• Study text:
-------------------------

When Anna Stoehr was born in 1900, her family on a farm near Manning, Iowa had no electricity or phone. William McKinley was president and the Wright brothers' first airplane flight and Henry Ford's introduction of the Model T were still a few years away.

But Minnesota's oldest resident proved an adept user of technology right up until she died in her sleep Sunday at age 114.

After Stoehr had to lie that she was 99 on Facebook because the social networking site wouldn't let her list a three-number age, she fired off a letter to company founder Mark Zuckerberg saying, "I'm still here" and made national headlines. Facebook sent her a basket of 114 flowers for her birthday in October, according to her son, Harlan Stoehr.

Stoehr also used an iPad to keep in touch with her many friends and family while staying at Green Prairie Place, a senior living community in Plainview that she only moved into last year from her longtime farm house in Potsdam.

Friends and family members described Stoehr as remarkably sharp and active up until the end of her life, with a passion for baking bread, knitting, gardening, and playing Scrabble and other games with her visitors. She prided herself on being independent: she lived on her own at Green Prairie Place until a few falls this year led her to an assisted living apartment there.

As she gained more and more attention for being one of the state's few supercentenarians, Stoehr brushed off questions about how she came to live so long.

"She always hated that question. Her take was she didn't have anything to do with it – it was in God's hands," said Harlan Stoehr.

Stoehr was the seventh oldest American and the twelfth oldest person in the world as of September, according to the Gerontology Research Group.

-------------------------

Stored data
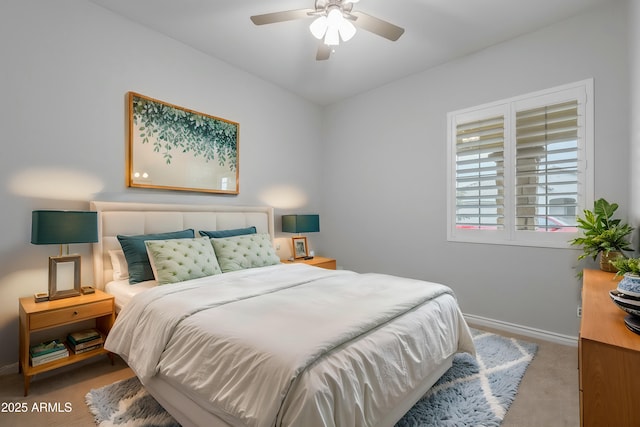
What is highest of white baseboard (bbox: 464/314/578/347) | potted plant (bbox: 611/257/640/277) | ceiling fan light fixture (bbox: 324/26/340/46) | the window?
ceiling fan light fixture (bbox: 324/26/340/46)

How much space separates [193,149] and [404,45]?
7.95ft

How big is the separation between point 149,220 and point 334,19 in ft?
7.49

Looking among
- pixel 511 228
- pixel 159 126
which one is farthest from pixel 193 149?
pixel 511 228

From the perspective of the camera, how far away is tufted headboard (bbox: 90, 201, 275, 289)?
2527 millimetres

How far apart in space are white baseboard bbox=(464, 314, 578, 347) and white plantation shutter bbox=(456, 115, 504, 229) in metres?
0.98

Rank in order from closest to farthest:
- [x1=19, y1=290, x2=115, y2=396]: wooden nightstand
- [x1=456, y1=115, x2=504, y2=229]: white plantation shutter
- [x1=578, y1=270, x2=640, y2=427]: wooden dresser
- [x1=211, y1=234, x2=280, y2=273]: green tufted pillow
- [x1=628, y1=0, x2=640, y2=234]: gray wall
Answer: [x1=578, y1=270, x2=640, y2=427]: wooden dresser
[x1=19, y1=290, x2=115, y2=396]: wooden nightstand
[x1=628, y1=0, x2=640, y2=234]: gray wall
[x1=211, y1=234, x2=280, y2=273]: green tufted pillow
[x1=456, y1=115, x2=504, y2=229]: white plantation shutter

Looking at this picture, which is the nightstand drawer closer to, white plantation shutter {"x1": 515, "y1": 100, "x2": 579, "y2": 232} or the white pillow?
the white pillow

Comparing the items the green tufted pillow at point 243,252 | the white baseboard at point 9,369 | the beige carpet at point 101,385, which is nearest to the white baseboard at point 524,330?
the beige carpet at point 101,385

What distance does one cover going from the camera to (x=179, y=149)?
10.2 ft

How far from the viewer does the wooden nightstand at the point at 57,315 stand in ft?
6.37

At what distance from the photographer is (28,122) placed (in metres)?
2.27

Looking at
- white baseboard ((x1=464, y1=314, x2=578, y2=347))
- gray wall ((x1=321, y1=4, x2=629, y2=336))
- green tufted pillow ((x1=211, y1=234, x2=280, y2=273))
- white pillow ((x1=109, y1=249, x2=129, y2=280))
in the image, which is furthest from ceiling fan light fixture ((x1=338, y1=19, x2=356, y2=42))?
white baseboard ((x1=464, y1=314, x2=578, y2=347))

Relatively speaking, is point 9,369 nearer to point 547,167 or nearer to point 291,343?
point 291,343

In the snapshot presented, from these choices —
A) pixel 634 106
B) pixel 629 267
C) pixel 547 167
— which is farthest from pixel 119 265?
pixel 634 106
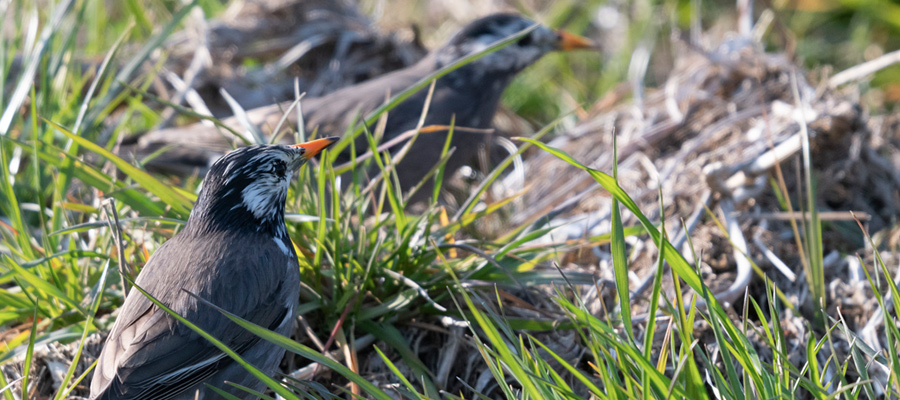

-------------------------

• Task item A:
In the article about Anna Stoehr, what did Facebook send her for her October birthday?
• Task item B:
Carry the article about Anna Stoehr forward from its final sentence, keeping its news-report style.
This data has no connection to the article about Anna Stoehr.

• Exercise result A:
A basket of 114 flowers.

• Exercise result B:
When Stoehr was nearly 11 months old, McKinley was assassinated and Theodore Roosevelt took over the presidency. She lived through other extraordinary events in American history: the sinking of the Titanic, the granting of women's right to vote, two world wars and the Great Depression, the civil rights movement, and massive advances in healthcare, computers, transportation and more. During her lifetime, the U.S. population quadrupled from 76 million, and the farming that her family practiced since emmigrating from Germany in the 1880s greatly receded as a dominant way of life for Americans.

Stoehr was committed to her family's farming operations in southeast Minnesota for most of her life, milking cows, planting vegetables and flowers, and canning peaches. She had a can-do attitude and a tremendous work ethic: one time, a family member saw the light of her farmhouse on at 2 in the morning, stopped to check in on her and found her scrubbing the kitchen floor.

"She said, 'I was awake anyway; I thought I might as well do something useful," said Tom Miller, her former doctor and a family friend.

Miller said that Stoehr became a favorite of the medical staff at Olmsted Medical Center in Rochester and Plainview because of her "consistently delightful humor and positive attitude."

"There was never a moment of crankiness," he said. "She was never a grouchy old lady."

In fact, Stoehr didn't think of herself as an old woman.

Miller said that when he was treating her for a leg wound at age 112, she said, "I hope this heals up before I get old and gray.' … Age was not a big thing to her."